▶ [The task]:
Whatever the records say, set them down exactly.

▶ [Data records]:
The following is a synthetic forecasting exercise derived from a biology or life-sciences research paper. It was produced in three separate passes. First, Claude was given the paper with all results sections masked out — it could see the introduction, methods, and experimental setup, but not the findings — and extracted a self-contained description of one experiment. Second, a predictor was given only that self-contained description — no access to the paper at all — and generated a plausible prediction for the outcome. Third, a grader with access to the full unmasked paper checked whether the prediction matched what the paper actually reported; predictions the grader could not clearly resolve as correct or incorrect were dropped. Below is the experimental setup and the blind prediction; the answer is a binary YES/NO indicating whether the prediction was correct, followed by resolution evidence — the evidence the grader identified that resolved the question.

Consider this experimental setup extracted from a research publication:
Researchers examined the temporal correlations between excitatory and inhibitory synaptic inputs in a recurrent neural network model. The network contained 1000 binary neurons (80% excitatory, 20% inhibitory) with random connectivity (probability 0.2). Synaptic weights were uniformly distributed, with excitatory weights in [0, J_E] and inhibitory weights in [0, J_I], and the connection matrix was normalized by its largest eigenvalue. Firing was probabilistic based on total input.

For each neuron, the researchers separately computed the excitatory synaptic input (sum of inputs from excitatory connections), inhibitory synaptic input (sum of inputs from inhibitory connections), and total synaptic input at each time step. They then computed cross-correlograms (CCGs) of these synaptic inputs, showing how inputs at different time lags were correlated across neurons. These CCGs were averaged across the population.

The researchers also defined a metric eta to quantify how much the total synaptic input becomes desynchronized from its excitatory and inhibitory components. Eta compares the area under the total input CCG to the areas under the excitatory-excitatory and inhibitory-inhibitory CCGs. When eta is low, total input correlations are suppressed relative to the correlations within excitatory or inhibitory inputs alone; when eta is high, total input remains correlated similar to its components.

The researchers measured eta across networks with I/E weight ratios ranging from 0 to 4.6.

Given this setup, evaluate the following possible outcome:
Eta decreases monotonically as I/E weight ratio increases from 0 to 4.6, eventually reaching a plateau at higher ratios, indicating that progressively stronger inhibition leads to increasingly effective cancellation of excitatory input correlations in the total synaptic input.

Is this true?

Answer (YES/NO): NO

▶ [Result below]:
The following is a synthetic forecasting exercise derived from a biology or life-sciences research paper. It was produced in three separate passes. First, Claude was given the paper with all results sections masked out — it could see the introduction, methods, and experimental setup, but not the findings — and extracted a self-contained description of one experiment. Second, a predictor was given only that self-contained description — no access to the paper at all — and generated a plausible prediction for the outcome. Third, a grader with access to the full unmasked paper checked whether the prediction matched what the paper actually reported; predictions the grader could not clearly resolve as correct or incorrect were dropped. Below is the experimental setup and the blind prediction; the answer is a binary YES/NO indicating whether the prediction was correct, followed by resolution evidence — the evidence the grader identified that resolved the question.

Consider this experimental setup extracted from a research publication:
Researchers examined the temporal correlations between excitatory and inhibitory synaptic inputs in a recurrent neural network model. The network contained 1000 binary neurons (80% excitatory, 20% inhibitory) with random connectivity (probability 0.2). Synaptic weights were uniformly distributed, with excitatory weights in [0, J_E] and inhibitory weights in [0, J_I], and the connection matrix was normalized by its largest eigenvalue. Firing was probabilistic based on total input.

For each neuron, the researchers separately computed the excitatory synaptic input (sum of inputs from excitatory connections), inhibitory synaptic input (sum of inputs from inhibitory connections), and total synaptic input at each time step. They then computed cross-correlograms (CCGs) of these synaptic inputs, showing how inputs at different time lags were correlated across neurons. These CCGs were averaged across the population.

The researchers also defined a metric eta to quantify how much the total synaptic input becomes desynchronized from its excitatory and inhibitory components. Eta compares the area under the total input CCG to the areas under the excitatory-excitatory and inhibitory-inhibitory CCGs. When eta is low, total input correlations are suppressed relative to the correlations within excitatory or inhibitory inputs alone; when eta is high, total input remains correlated similar to its components.

The researchers measured eta across networks with I/E weight ratios ranging from 0 to 4.6.

Given this setup, evaluate the following possible outcome:
Eta decreases monotonically as I/E weight ratio increases from 0 to 4.6, eventually reaching a plateau at higher ratios, indicating that progressively stronger inhibition leads to increasingly effective cancellation of excitatory input correlations in the total synaptic input.

Is this true?

Answer (YES/NO): NO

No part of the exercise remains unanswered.